Penulis : Rahmat Sangaji
Kategori : Fiksi | Cerpen
Saudaraku dibalik jeruji besi,
kau sudah sekian kalinya nyaris tak melihat indahnya matahari terbit dan
tenggelam dari balik ruang dua kali dua yang di sekat penuh lembab tersebut.
Pastinya aku tau, kau enggan
menghitungnya seberapa banyak bola api raksasa itu, luput dan berlalu dari
pandanganmu.
Saudaraku, kuberitahu padamu
Matahari tak pernah berubah. Ia senantiasa terbit dan tenggelam. Tapi, ada
narasi yang harus kau ketahui. Sebuah narasi yang liris tentang perjalanan
hidup. Sebuah narasi tentang penderitaan yang teramat sangat.
Terakhir, tahun 2016, seroang
kawan datang padaku dan menyampaikan kabar bahwa kau menanggung sakit usai
dikeroyok sesama tahanan perkara tempat tidur. Sekejap perasaan antara sedih
dan marah berkecamuk di jiwaku. Tapi aku tak bisa berbuat apa-apa. Aku hanya
membayangkan betapa perihnya luka di sekujur tubuh. Dari wajah hingga kaki.
Lima orang bukanlah jumlah yang sedikit. Dan sebagai sebuah konsekuensi, kau
harus menerimanya.
Dua tahun sudah kini. Bagaimana
kabarmu? Siapa yang tahu? Kawan itu sudah pergi. Entah di mana kini ia. Kau
tahu, Saudara, Mamak mulai sakit-sakitan. Ia menjatuhkan air matanya ketika
membaca tulisanku tentangmu. Maka tahulah aku, betapa Mamak merindukanmu.
Sebusuk-busuknya daging busuk, kau tetaplah anaknya! Bukan begitu?
Aku bukan saudara kecilmu lagi.
Aku sudah tumbuh menjadi apa yang kukehendaki. Tak perlu kau tahu apa itu.
Namun meski aku sudah begini adanya, memoar-memoar yang pernah terjadi di hidup
kita tak pernah berhenti datang.
Kadang ketika aku melihat seorang
anak kecil bersama sang abang, aku ingat satu memoar ini:
Ingat kau? Kalau suatu kali kita
pernah lari tergapah-gopoh karena dikejar beberapa ekor anjing yang sedang
lapar, yang hendak mengambil ikan yang kita jual? Masih ingat kau? Kadang kalau
ingat memoar itu aku tertawa. Namun setelah itu, aku kembali menghela napas.

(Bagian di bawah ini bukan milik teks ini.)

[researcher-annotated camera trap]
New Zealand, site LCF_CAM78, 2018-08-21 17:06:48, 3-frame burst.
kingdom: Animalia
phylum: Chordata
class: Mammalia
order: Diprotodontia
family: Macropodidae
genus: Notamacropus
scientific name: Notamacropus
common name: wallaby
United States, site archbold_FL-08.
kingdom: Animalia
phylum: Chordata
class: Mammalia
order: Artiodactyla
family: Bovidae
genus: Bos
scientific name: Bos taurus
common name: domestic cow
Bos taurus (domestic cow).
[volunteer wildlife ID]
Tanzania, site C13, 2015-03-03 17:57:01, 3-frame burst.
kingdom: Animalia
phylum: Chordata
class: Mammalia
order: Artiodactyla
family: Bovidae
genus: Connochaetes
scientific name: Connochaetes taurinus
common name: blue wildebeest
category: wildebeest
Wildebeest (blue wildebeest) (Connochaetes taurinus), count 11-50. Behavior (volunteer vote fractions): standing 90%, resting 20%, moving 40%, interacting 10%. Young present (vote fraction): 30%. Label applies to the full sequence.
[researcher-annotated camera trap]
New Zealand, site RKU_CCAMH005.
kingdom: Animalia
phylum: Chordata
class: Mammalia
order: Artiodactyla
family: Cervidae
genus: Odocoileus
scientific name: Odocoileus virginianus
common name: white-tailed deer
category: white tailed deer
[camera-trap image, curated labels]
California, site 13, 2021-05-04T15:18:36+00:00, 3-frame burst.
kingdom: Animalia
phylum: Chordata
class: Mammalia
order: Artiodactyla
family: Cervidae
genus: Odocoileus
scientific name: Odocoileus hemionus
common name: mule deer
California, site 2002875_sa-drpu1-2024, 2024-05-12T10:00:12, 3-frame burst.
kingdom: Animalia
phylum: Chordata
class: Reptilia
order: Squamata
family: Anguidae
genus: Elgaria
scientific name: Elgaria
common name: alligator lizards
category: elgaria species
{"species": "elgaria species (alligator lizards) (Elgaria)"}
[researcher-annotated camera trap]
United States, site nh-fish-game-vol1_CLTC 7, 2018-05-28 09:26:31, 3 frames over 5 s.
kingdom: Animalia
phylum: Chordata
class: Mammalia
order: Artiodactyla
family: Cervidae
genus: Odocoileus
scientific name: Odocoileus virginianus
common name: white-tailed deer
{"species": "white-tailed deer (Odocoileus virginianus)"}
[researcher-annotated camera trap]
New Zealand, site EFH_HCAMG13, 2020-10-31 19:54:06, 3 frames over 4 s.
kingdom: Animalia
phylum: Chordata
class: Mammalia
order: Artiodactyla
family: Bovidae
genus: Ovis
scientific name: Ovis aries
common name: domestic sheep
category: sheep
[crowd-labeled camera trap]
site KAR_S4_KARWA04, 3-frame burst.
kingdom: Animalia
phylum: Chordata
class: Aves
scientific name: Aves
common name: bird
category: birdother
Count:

Karena sepulang dari jual ikan, Mamak tak ada di rumah. Ia sedang pergi ke
rumah Nenek mengambil beras. Saat itu senja dan hujan. Dan kita sama-sama
menanggung lapar.
Tapi memoar tetaplah memoar,
Saudara. Ada yang liris. Ada yang manis. Bukankah memang begitu bunga
kehidupan?
Waktu dewasa ini, Saudara,
rupanya apa yang kubayangkan sejak kecil--bahwa kehidupan akan indah pada
waktunya, semuanya takhayul. Tak ada keindahan yang kutemukan. Hanya ada
penderitaan yang jauh lebih lengkap dari yang pernah kurasakan. Dan sekarang
aku hidup di kota. Tempat paling suram dan mengerikan.
Kau bayangkan saja, Saudara.
Nyaris setiap menit ada saja penderitaan yang tiba dengan wajah lain.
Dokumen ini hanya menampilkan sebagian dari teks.